- Leagues: MBA (1998–2001)
- Founded: 1998
- History: Laguna Lakers 1998–2001 FedEx-Laguna Lakers 2001
- Arena: San Luis Sports Complex
- Location: Santa Cruz, Laguna, Philippines
- Team colors: Purple and white

= Laguna Lakers =

The Laguna Lakers (or the FedEx-Laguna Lakers) were a professional basketball team in the now-defunct Metropolitan Basketball Association from 1998 to 2001. The team was owned by Bert Lina, owner of the FedEx franchise in the Philippines. The team moniker was taken as a reference for the province's proximity to Laguna de Baý, a similar action taken by the then-Minneapolis Lakers of the National Basketball Association. The team played its home games at the San Luis Sports Complex.

==History==
In 1998, the Metropolitan Basketball Association was formed as a regional-based professional league which also challenged the commercial Philippine Basketball Association. The Lakers of coach Bonnie Garcia were paraded by former University of Manila stars Biboy Simon and Jovy Sese, Manuel Luis Quezon University standout Wynne Arboleda and the former Letran Knights high-flying Mike Garcia, known for wearing different shoe colors and his dunks.

The Lakers went 14–8 in the inaugural year but failed to enter the Northern Conference Finals. Simon recorded an MBA record 54 points in one game, which remained until the league's closure. In 1999, the Lakers went 16–14 in the elimination round and made the playoffs for the second straight year. The team added fil-Americans Cris Clay and Rudy Hatfield to bolster their lineup. However, Laguna was eliminated by the Pampanga Dragons, in a hard-fought three-game Wildcard series which saw Dragons point guard Roel Bravo hitting a three-pointer to give Pampanga the win.

In 2000, Laguna made its only MBA finals appearance in the Crossover Conference tournament, losing to the San Juan Knights in the finals. The Lakers made it to the National Playoffs, only to be eliminated by the same Knights team, 2–0. Jeff Flowers joined the team to power the Lakers frontline.

Laguna was renamed as the FedEx-Laguna Lakers for the 2001 season but lost to San Juan in the playoffs for the third-straight time.

===William Jones Cup===
The Laguna Lakers competed at the William Jones Cup as the Philippine representative in 2000 and 2001. In the 2001 edition, the Fed-Ex Laguna Lakers, with some players from the Philippine national youth team, finished fourth after losing to Russian basketball team, Lokomotiv Novosibirsk in the de facto third place play-off with the final score of 71-81.

===Departure===

In 2001, the PBA's Tanduay Rhum Masters sold its PBA franchise to the Lina group for a reported 60–75 million pesos. The development led to the Lina group's departure from the MBA to concentrate on their new PBA franchise, which became named as the FedEx Express.
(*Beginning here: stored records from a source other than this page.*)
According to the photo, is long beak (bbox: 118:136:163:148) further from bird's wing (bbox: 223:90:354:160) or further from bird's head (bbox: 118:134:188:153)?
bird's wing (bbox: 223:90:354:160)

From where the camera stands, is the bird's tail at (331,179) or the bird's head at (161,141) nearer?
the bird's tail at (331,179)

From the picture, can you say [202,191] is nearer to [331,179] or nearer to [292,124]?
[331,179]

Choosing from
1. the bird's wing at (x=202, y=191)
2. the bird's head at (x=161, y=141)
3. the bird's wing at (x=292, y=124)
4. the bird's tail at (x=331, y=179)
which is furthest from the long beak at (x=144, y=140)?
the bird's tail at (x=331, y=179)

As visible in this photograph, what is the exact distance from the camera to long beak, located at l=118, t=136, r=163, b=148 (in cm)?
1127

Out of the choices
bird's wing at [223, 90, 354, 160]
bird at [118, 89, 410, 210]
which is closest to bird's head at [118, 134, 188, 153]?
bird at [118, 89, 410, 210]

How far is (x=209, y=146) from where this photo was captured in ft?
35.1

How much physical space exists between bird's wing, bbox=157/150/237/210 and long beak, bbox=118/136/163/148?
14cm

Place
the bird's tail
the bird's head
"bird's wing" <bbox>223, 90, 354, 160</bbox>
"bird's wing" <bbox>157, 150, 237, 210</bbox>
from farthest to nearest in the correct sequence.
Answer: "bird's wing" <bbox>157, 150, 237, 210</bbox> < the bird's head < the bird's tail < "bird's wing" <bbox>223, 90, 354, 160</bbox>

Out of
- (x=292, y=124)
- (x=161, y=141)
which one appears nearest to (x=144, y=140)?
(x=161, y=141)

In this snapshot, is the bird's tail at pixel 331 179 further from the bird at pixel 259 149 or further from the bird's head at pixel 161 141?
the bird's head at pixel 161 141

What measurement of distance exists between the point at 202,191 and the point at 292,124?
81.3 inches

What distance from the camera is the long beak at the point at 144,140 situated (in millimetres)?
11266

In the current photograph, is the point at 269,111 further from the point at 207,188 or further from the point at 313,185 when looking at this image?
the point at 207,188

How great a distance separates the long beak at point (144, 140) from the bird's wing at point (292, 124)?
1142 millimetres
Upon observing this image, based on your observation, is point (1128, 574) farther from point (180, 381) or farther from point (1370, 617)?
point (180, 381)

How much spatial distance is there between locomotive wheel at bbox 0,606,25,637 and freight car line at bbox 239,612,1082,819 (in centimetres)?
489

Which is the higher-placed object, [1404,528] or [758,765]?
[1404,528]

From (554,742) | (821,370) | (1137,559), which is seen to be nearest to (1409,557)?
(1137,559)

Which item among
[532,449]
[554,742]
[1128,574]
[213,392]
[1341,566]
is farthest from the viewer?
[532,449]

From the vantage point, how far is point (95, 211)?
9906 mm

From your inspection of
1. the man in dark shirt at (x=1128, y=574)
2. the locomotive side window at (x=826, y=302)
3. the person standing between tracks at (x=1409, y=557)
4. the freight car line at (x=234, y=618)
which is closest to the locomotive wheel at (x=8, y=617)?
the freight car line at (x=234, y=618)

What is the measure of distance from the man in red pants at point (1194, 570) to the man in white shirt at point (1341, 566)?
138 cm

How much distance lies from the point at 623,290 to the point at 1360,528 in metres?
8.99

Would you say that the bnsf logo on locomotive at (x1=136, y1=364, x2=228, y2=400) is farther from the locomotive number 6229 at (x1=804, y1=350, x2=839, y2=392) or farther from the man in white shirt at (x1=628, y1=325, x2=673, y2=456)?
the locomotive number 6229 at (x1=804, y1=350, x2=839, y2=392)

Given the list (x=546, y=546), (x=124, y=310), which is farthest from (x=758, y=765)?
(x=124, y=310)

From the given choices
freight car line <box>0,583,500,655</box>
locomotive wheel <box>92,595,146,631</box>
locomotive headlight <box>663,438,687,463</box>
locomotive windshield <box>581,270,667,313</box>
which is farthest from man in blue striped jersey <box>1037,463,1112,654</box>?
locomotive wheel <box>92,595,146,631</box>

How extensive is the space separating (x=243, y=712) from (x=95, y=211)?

The MBA, as a result, lost its Laguna franchise and one of its biggest sponsors, FedEx, before closing shop at the middle of the 2002 season.

==Home Arenas==
- San Luis Sports Complex (1998–2001)

==Trivia==
- The Lakers are so named because Laguna encloses Laguna de Bay, a lake. In addition, "Laguna" came from Spanish word lago, which means "lake."